▶ [Directions for this task]
What is needed is the number of lines below that contain the string "corporativos", with no other text.

Data entries
────────────────
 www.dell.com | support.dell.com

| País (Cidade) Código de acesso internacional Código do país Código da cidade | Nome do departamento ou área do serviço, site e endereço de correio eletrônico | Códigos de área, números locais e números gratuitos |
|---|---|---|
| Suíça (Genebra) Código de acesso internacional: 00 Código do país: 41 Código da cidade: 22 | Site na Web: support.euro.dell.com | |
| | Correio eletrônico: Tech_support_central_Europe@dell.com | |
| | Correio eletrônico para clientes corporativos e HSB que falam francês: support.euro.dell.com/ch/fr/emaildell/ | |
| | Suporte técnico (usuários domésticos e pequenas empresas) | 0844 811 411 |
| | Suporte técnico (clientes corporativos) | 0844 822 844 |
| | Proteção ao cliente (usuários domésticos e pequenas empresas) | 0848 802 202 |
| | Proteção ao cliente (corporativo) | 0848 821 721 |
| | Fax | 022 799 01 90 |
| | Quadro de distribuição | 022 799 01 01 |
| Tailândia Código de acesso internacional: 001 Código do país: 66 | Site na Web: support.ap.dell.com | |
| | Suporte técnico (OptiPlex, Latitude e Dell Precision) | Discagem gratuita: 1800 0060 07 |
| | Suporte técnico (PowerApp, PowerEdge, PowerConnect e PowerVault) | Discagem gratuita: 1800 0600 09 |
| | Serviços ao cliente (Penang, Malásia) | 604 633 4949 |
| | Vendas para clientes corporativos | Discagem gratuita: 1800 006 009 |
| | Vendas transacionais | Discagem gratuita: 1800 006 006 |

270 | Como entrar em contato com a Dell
────────────────
▶ [Result of this task]
3